The task:
Every line of the records below from the line with "[researcher-annotated camera trap]" up to and including the line with "category: soricidae family" must be reproduced exactly, and no line outside that range.

Dataset content:

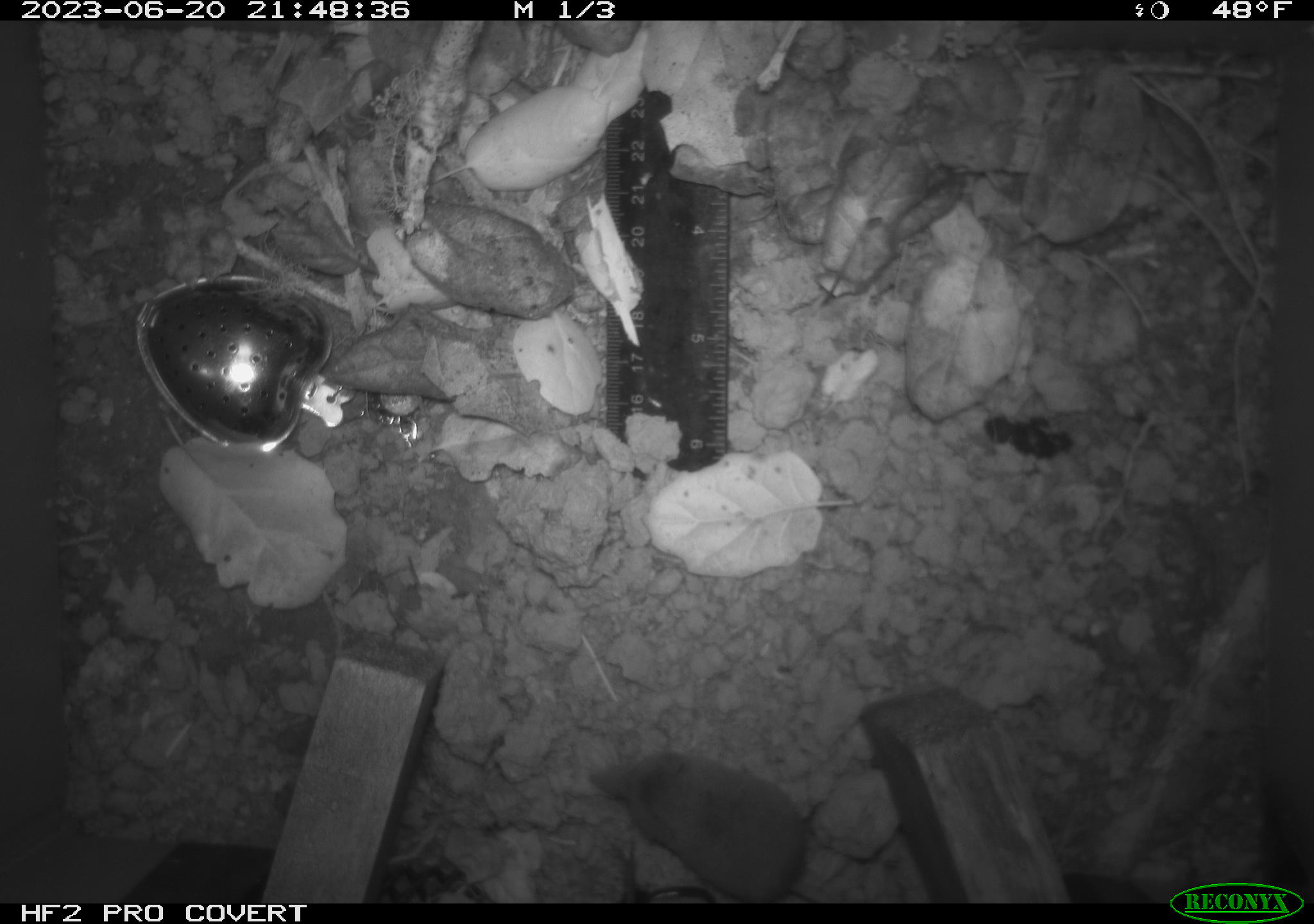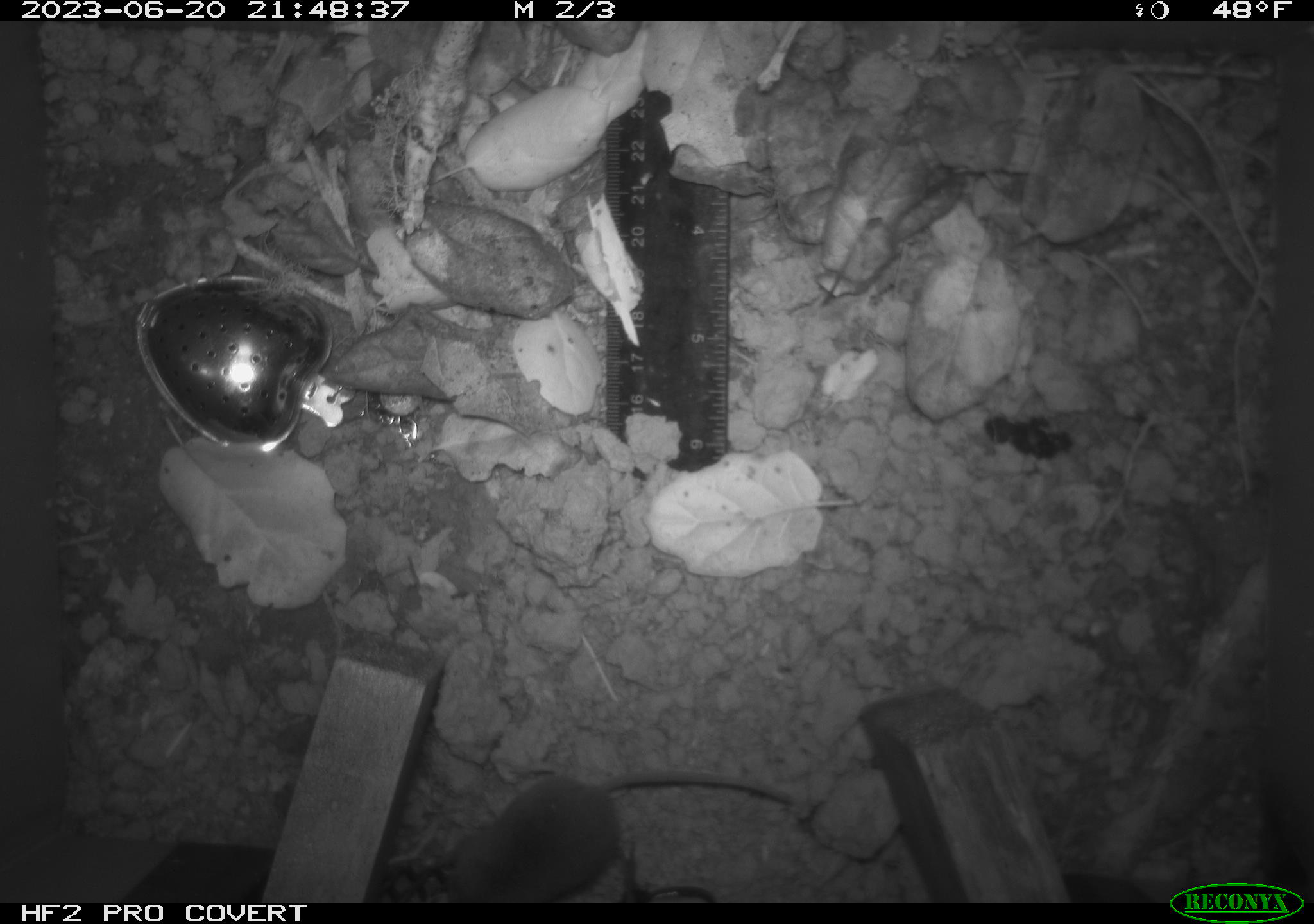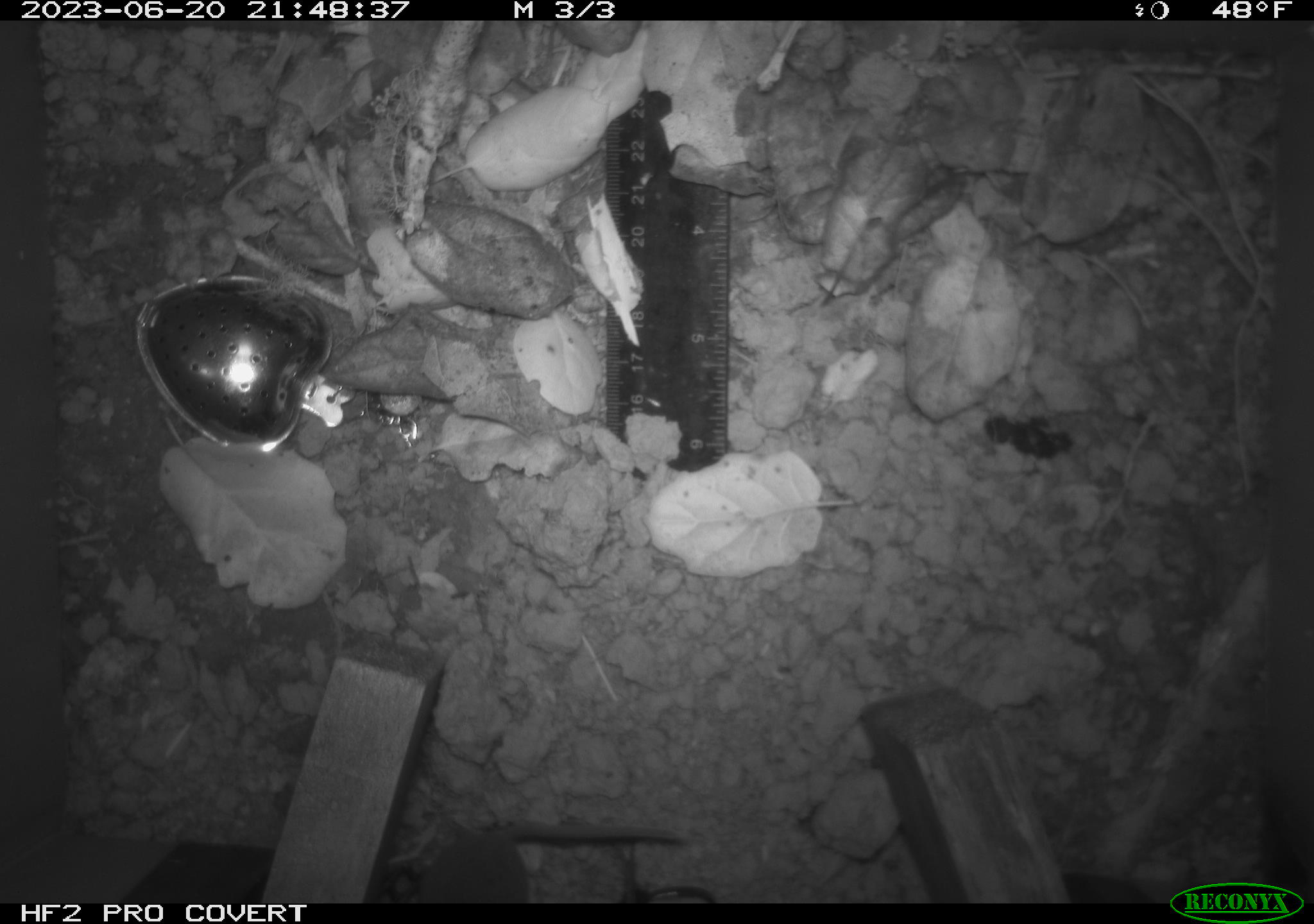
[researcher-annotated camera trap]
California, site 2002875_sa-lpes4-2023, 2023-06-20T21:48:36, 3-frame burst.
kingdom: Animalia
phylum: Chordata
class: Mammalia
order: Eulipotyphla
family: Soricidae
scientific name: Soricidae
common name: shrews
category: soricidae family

...

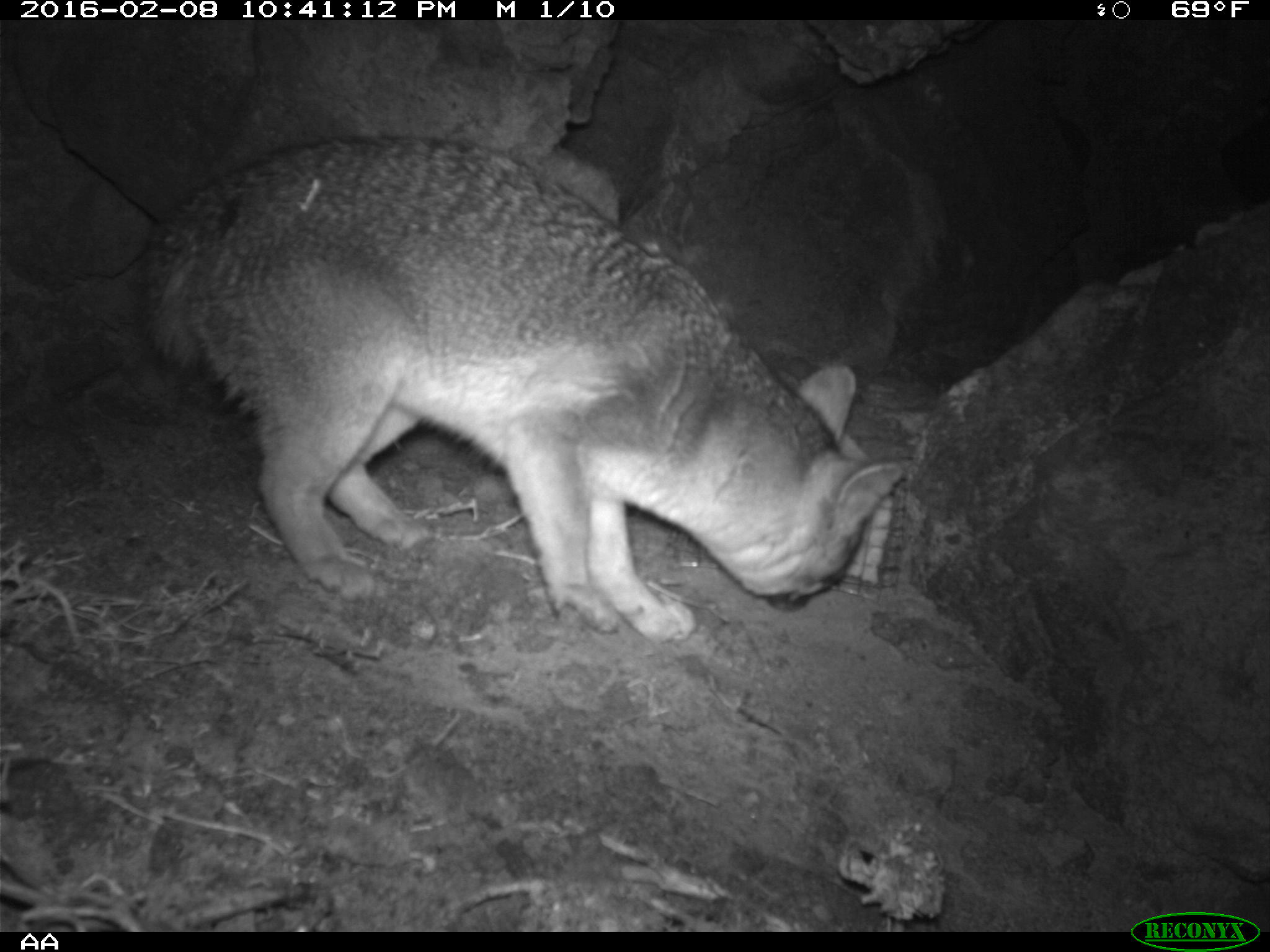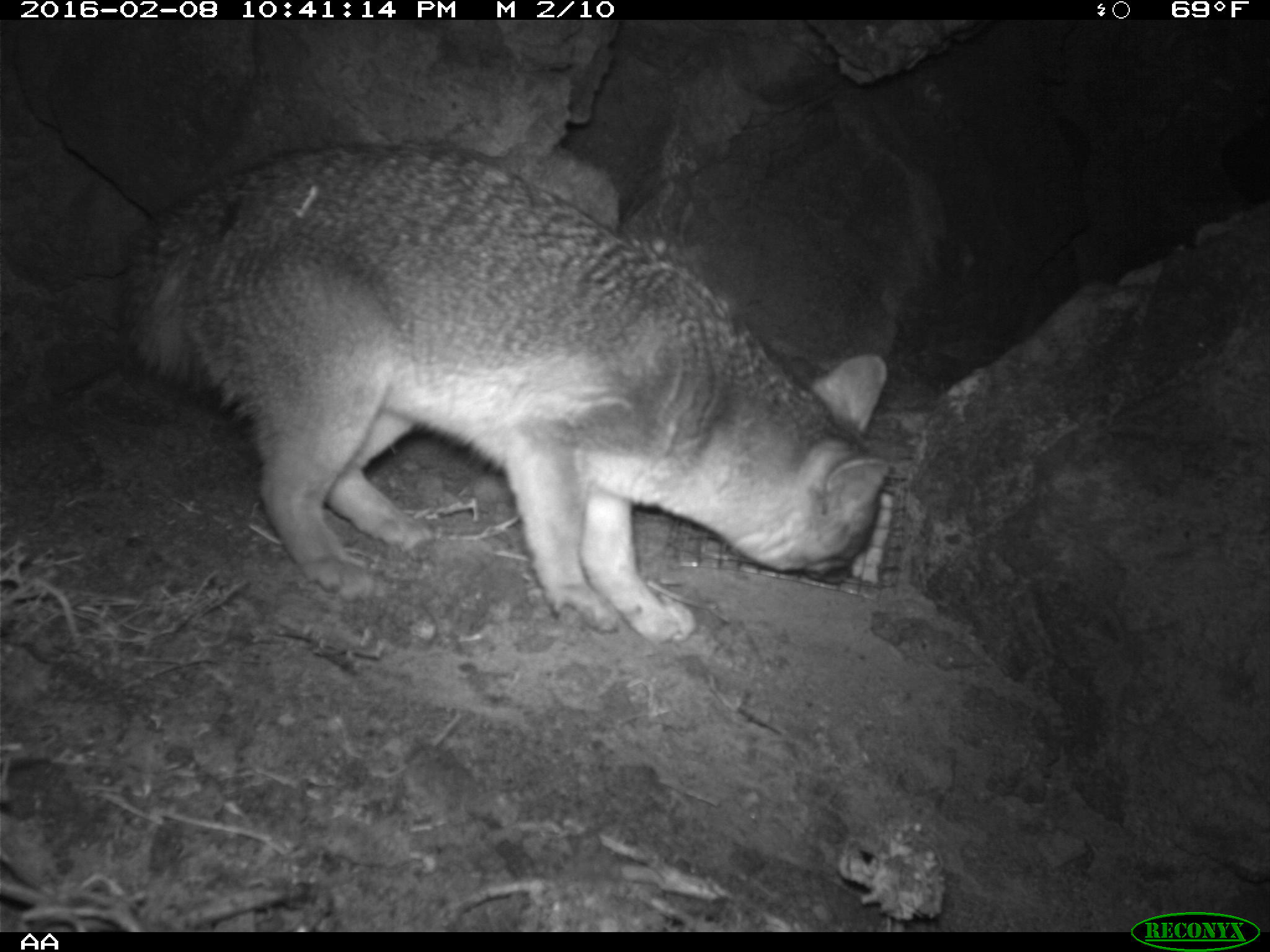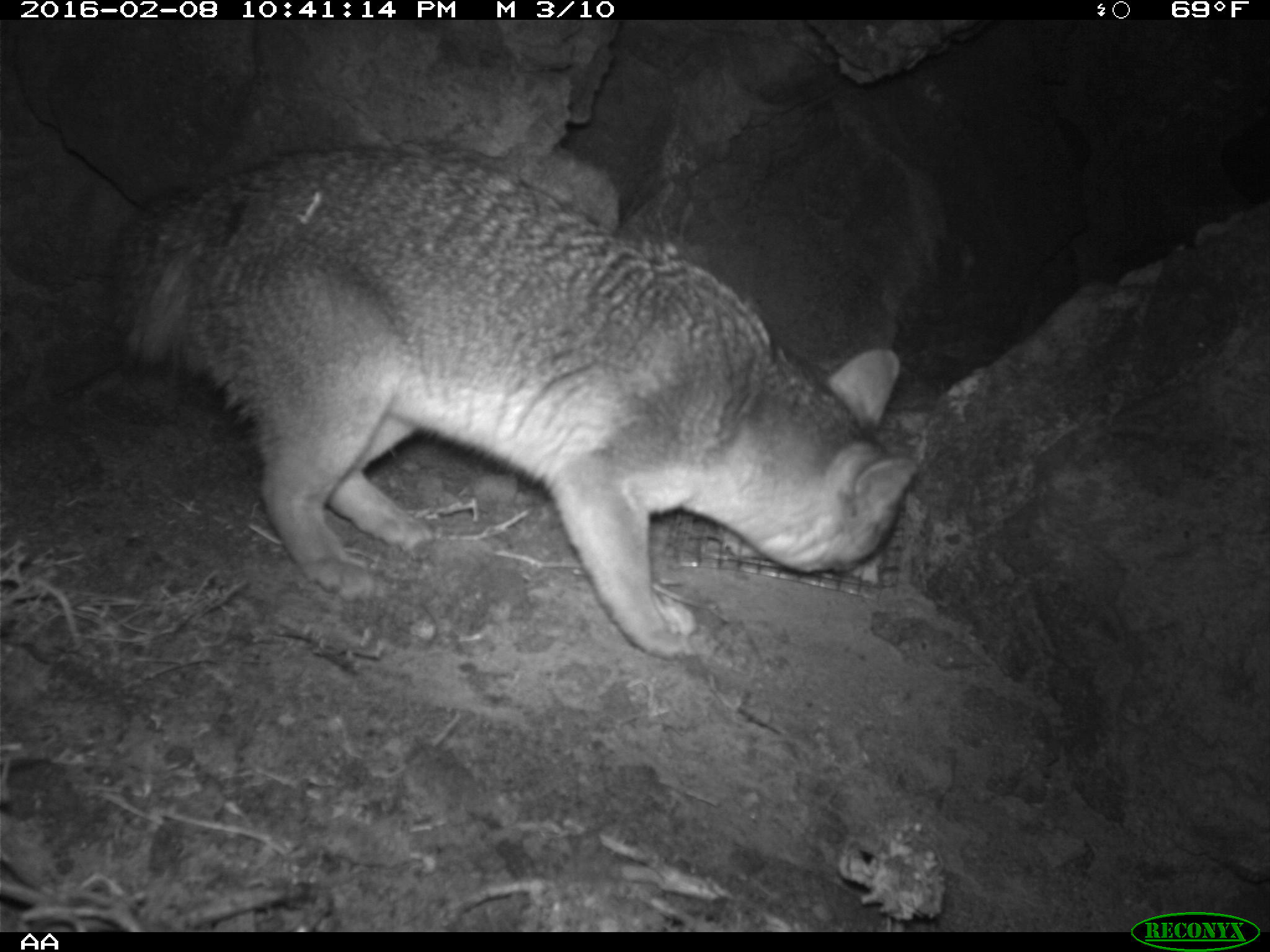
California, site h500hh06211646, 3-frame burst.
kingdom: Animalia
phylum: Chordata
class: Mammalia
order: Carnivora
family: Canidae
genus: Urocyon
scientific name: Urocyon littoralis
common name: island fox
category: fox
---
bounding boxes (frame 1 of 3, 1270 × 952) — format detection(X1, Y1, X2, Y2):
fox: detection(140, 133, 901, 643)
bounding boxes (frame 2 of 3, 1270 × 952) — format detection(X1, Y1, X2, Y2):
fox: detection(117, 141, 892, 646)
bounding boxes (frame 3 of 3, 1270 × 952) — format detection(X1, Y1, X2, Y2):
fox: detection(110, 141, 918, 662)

Answer to the exercise:
[researcher-annotated camera trap]
California, site 2002875_sa-lpes4-2023, 2023-06-20T21:48:36, 3-frame burst.
kingdom: Animalia
phylum: Chordata
class: Mammalia
order: Eulipotyphla
family: Soricidae
scientific name: Soricidae
common name: shrews
category: soricidae family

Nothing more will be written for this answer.